ЗАДАНИЯ:
[a] Переведите на английский язык предложение из текста о спасении коллекции Лувра: «Париж был оккупирован 14 июня 1940 года».
[b] Что, согласно тексту о спасении коллекции Лувра, кураторы выложили на лужайке в замке Сурш под Ле-Маном?

Но даже Жожар не мог предвидеть немецкого блицкрига и унизительного разгрома французской армии. Он прятал произведения искусства в замки и хранилища, чтобы уберечь их от военных повреждений, прежде всего от воздушных бомбардировок. В замке Сурш под Ле-Маном кураторы даже выложили на лужайке большими белыми буквами «Музей “Лувр”», чтобы летающие над их головами истребители знали, что внутри содержатся шедевры мирового искусства, и не бомбили их. Но французская армия таяла на глазах, и Жожар велел перевозить коллекцию Лувра дальше на запад и на юг. Немцы обнаружили его в хранилище в замке Шамбор, где он руководил эвакуацией. «Вы первый крупный французский чиновник, – сказали они ему, – которого мы встретили на своем посту».
От бомбежек и обстрелов, слава богу, ничего не пострадало, но против нацистских оккупантов защищаться было труднее. Им было известно практически каждое произведение искусства, составляющее культурное наследие Франции, и они немедленно постарались захватить их все. Париж был оккупирован 14 июня 1940 года. 30 июня Гитлер издал приказ взять под охрану предметы искусства из национального собрания, а также из частных, в особенности еврейских, коллекций. Картины, скульптуры и исторические документы стали заложниками в военных переговорах. Франция подписала только перемирие, но Гитлер планировал заключить официальное мирное соглашение, чтобы «легально» присвоить культурные сокровища страны, – точно так же, как Наполеон за 150 лет до этого использовал односторонние договоры, чтобы завладеть шедеврами Пруссии. Тогда считалось, и только с малой долей преувеличения, что без трофеев наполеоновских кампаний Лувр был бы бледной тенью того, чем он в итоге стал.

ЗАПИСАННЫЕ СВЕДЕНИЯ:
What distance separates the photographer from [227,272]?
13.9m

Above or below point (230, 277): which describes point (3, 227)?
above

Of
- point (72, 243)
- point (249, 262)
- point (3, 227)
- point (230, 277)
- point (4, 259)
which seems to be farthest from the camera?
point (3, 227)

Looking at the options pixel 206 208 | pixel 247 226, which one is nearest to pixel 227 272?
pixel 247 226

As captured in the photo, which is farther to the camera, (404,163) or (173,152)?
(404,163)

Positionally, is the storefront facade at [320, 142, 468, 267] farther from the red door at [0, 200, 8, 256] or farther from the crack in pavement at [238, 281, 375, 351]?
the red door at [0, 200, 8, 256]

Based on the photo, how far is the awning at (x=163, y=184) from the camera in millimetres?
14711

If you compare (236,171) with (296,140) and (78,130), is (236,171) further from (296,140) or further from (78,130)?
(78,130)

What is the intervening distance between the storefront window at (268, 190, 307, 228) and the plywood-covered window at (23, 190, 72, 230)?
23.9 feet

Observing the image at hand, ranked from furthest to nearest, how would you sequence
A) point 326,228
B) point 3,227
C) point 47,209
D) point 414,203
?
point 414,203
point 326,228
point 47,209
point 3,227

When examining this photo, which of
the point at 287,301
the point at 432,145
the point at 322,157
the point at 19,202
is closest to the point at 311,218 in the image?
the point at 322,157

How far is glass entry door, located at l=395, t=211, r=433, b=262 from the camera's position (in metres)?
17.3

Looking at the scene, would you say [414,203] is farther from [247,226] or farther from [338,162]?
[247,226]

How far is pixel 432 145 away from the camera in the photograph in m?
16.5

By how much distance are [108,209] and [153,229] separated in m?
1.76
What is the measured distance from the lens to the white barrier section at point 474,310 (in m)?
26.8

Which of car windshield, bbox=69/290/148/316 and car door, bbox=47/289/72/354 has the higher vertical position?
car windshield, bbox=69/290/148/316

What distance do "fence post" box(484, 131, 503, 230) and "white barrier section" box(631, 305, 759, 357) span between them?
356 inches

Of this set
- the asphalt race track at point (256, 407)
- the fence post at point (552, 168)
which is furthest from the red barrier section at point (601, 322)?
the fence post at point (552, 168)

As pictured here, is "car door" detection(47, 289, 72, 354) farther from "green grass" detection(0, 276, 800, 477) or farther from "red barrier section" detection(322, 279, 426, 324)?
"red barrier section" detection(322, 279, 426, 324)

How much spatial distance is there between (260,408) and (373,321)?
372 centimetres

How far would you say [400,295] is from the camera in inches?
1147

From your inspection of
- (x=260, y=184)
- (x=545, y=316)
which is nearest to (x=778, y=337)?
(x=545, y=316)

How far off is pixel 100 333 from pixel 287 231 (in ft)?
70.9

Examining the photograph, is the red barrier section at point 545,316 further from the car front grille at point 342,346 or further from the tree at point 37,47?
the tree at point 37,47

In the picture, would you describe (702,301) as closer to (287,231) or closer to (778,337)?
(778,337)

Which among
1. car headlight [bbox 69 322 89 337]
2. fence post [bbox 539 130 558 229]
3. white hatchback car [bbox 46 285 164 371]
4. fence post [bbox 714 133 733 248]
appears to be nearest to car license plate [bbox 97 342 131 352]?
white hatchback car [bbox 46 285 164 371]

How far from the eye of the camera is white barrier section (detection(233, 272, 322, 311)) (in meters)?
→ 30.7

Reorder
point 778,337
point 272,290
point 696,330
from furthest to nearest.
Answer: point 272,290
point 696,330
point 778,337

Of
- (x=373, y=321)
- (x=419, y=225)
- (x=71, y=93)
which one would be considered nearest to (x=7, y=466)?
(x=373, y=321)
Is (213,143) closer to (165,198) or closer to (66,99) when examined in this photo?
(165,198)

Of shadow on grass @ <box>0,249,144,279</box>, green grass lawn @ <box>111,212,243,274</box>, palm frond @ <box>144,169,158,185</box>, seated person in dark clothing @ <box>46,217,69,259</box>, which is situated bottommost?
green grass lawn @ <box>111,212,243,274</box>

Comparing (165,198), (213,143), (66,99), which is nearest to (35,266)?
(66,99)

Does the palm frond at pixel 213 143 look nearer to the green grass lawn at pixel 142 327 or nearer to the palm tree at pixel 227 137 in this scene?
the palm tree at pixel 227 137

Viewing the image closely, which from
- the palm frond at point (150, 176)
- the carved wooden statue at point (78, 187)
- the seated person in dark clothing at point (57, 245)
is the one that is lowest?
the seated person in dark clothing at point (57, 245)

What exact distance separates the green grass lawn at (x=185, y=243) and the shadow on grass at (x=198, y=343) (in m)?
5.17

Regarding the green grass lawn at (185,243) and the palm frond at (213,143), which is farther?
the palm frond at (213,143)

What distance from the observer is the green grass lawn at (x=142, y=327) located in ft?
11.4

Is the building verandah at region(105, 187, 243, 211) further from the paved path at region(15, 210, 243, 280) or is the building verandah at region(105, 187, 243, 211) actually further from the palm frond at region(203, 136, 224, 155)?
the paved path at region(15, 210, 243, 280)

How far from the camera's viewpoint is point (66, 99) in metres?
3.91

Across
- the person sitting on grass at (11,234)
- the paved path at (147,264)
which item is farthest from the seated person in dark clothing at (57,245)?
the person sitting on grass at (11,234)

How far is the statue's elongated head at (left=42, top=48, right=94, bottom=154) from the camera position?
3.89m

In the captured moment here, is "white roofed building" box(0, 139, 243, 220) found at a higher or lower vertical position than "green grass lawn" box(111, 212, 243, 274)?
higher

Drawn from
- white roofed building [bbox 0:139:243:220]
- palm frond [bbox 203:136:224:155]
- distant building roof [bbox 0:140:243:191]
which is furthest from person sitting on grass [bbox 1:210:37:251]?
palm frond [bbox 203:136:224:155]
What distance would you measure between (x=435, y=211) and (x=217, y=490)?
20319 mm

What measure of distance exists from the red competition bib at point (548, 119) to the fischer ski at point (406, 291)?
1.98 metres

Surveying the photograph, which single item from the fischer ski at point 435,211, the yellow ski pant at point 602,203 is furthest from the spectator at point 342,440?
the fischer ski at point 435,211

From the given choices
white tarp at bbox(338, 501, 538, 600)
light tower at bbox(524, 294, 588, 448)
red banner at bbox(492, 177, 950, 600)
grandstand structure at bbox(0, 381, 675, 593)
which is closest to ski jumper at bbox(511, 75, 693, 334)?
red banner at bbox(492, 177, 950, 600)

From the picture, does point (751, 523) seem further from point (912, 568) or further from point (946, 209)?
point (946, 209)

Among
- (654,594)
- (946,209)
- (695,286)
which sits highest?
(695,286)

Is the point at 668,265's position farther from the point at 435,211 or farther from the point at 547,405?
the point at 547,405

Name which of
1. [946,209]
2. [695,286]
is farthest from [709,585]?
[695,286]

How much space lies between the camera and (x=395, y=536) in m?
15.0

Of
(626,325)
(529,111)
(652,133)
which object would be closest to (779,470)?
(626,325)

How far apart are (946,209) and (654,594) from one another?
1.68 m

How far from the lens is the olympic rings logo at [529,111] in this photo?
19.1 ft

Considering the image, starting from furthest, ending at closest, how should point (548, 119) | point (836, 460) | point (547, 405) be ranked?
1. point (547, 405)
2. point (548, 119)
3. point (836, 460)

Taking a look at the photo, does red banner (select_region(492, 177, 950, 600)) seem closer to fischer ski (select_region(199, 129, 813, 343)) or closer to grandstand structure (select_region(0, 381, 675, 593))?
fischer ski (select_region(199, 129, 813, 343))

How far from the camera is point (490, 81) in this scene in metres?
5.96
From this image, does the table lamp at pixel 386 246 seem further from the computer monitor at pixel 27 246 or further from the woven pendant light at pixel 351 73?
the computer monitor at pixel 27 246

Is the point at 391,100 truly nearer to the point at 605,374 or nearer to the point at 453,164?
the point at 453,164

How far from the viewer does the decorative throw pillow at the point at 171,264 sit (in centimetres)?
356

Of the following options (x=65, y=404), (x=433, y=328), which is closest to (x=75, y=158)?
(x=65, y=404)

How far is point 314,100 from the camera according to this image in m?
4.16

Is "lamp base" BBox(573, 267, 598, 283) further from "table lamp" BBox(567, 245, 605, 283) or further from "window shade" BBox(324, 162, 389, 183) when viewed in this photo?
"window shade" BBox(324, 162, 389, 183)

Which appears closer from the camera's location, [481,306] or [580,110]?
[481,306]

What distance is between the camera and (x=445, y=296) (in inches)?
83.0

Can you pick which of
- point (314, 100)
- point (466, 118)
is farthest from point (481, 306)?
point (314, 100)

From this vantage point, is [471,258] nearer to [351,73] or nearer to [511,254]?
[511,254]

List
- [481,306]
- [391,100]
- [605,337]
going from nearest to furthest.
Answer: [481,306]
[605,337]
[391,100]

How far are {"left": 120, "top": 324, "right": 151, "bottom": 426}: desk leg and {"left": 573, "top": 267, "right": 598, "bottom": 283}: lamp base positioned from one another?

ОТВЕТЫ К ЗАДАНИЯМ:
[a] Paris was occupied on June 14, 1940.

[b] Надпись «Музей “Лувр”» большими белыми буквами.